Given text
--------------------------------
Thursday, June 30, 2005

This saying without saying. I do it sometimes. Because some things are better off left unsaid. I wrote the other day, ‘There are many S_’s in the world. The same beautifulness o f body.’ And the unsaid in this instance is that I would hold you in greater regard if I could appreciate you more for your beautifulness of mind.
‘My first meeting with you only confirmed what I first suspected. You are a fraud, a charlatan and a shyster. My favourite kind of person, in fact.’
The Liar- Stephen Fry
With one dismissive sentence he says, 'They’ve lost it. They’re mad both of them’. This is my family talking about my family. It fills me with a sense of foreboding more than anything else. These people they grew up together. The older they get the more opinionated they become. Less and less room for anybody else’s views.

It doesn’t have to happen to everybody. It doesn’t.

Wednesday, June 29, 2005

help

i still don't know when to use whom, who, who's and whose... it's mostly between the who and whom actually. gets me terribly confused. anyone?
--------------------------------
Direction A
Please state which book the blog entries credit for the quotation that calls someone a fraud, a charlatan and a shyster.
Direction B
Extract from the blog entries the stretch from "Thursday, June 30, 2005" through "anybody else’s views.".

Excerpts from a spatial dataset
--------------------------------
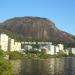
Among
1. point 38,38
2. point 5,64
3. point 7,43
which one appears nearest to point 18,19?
point 38,38

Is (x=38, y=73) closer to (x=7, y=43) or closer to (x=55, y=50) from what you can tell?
(x=7, y=43)

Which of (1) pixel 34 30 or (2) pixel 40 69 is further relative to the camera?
(1) pixel 34 30

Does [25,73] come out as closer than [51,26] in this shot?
Yes

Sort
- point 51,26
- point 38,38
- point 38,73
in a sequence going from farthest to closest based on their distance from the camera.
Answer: point 51,26
point 38,38
point 38,73

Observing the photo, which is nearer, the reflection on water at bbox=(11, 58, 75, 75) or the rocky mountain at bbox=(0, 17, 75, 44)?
the reflection on water at bbox=(11, 58, 75, 75)

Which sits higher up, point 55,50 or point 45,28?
point 45,28

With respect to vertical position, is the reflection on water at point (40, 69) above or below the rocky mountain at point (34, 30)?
below

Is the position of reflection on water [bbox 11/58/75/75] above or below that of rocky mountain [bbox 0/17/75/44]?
below

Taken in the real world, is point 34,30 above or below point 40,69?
above
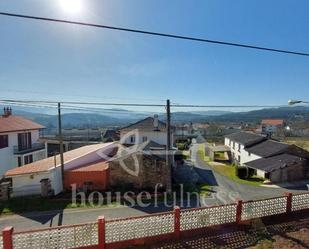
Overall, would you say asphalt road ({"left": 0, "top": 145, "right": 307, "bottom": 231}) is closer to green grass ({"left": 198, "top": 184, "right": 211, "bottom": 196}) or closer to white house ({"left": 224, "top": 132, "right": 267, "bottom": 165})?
green grass ({"left": 198, "top": 184, "right": 211, "bottom": 196})

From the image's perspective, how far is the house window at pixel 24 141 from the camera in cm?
3064

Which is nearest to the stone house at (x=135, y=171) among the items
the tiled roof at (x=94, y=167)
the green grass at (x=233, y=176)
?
the tiled roof at (x=94, y=167)

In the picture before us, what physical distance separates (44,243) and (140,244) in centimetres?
334

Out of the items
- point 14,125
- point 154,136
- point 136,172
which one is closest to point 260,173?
point 154,136

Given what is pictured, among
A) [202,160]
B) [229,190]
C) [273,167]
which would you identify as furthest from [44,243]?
[202,160]

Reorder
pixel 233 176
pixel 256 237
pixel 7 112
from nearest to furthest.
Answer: pixel 256 237, pixel 233 176, pixel 7 112

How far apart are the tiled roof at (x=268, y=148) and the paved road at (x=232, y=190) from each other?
20.2 feet

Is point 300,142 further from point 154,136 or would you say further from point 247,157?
point 154,136

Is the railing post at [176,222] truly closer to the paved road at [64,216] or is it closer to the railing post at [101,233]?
the railing post at [101,233]

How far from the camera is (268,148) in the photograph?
35.3 meters

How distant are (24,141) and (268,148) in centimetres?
2863

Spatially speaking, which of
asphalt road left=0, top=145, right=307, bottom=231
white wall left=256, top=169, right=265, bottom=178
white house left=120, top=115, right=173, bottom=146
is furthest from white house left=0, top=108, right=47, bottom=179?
white wall left=256, top=169, right=265, bottom=178

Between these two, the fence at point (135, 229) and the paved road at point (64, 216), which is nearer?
the fence at point (135, 229)

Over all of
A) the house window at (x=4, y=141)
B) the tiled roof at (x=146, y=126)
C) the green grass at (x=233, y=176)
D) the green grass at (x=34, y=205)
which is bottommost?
the green grass at (x=233, y=176)
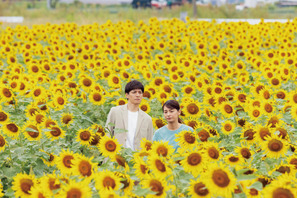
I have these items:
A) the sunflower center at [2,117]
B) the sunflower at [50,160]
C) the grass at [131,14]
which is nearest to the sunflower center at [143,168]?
the sunflower at [50,160]

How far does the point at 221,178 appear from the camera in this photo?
294cm

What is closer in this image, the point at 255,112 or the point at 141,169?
the point at 141,169

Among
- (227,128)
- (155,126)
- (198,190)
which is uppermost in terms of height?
(198,190)

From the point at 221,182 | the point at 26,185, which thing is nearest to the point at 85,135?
the point at 26,185

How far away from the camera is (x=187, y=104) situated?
623 centimetres

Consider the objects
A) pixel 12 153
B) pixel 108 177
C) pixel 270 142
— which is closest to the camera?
pixel 108 177

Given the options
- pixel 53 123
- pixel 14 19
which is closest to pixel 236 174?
pixel 53 123

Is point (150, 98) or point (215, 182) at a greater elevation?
point (215, 182)

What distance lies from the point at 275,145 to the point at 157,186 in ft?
4.94

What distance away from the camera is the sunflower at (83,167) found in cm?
343

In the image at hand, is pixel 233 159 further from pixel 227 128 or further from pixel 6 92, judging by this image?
pixel 6 92

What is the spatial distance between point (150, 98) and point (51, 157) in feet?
9.33

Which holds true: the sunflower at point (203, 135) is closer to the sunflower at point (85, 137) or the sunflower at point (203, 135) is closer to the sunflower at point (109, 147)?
the sunflower at point (109, 147)

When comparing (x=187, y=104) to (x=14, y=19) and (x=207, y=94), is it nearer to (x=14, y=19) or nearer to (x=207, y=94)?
(x=207, y=94)
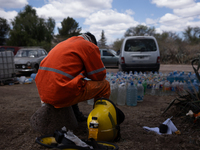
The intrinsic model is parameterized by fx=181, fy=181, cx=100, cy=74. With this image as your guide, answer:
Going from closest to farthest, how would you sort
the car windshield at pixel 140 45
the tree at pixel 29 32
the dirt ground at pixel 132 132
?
the dirt ground at pixel 132 132, the car windshield at pixel 140 45, the tree at pixel 29 32

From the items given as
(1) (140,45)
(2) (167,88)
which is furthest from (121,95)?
(1) (140,45)

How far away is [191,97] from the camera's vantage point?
3396 millimetres

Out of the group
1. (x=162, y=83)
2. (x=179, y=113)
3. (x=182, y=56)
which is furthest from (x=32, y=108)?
(x=182, y=56)

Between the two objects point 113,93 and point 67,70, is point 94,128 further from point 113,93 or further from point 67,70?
point 113,93

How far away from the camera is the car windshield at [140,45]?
835 centimetres

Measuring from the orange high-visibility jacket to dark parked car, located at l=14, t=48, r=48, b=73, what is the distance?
29.9 ft

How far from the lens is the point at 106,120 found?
7.97 feet

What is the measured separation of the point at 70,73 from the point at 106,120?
0.80m

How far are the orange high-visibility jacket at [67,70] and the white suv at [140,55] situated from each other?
5776 millimetres

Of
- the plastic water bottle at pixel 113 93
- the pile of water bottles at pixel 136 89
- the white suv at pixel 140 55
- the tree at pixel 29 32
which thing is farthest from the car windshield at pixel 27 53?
the tree at pixel 29 32

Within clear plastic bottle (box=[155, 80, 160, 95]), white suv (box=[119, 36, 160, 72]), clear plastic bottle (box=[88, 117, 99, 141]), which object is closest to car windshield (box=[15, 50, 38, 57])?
white suv (box=[119, 36, 160, 72])

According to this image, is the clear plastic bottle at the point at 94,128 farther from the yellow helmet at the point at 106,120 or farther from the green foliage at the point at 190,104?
the green foliage at the point at 190,104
--------------------------------
Task result A
The Liar, by Stephen Fry.

Task result B
Thursday, June 30, 2005

This saying without saying. I do it sometimes. Because some things are better off left unsaid. I wrote the other day, ‘There are many S_’s in the world. The same beautifulness o f body.’ And the unsaid in this instance is that I would hold you in greater regard if I could appreciate you more for your beautifulness of mind.
‘My first meeting with you only confirmed what I first suspected. You are a fraud, a charlatan and a shyster. My favourite kind of person, in fact.’
The Liar- Stephen Fry
With one dismissive sentence he says, 'They’ve lost it. They’re mad both of them’. This is my family talking about my family. It fills me with a sense of foreboding more than anything else. These people they grew up together. The older they get the more opinionated they become. Less and less room for anybody else’s views.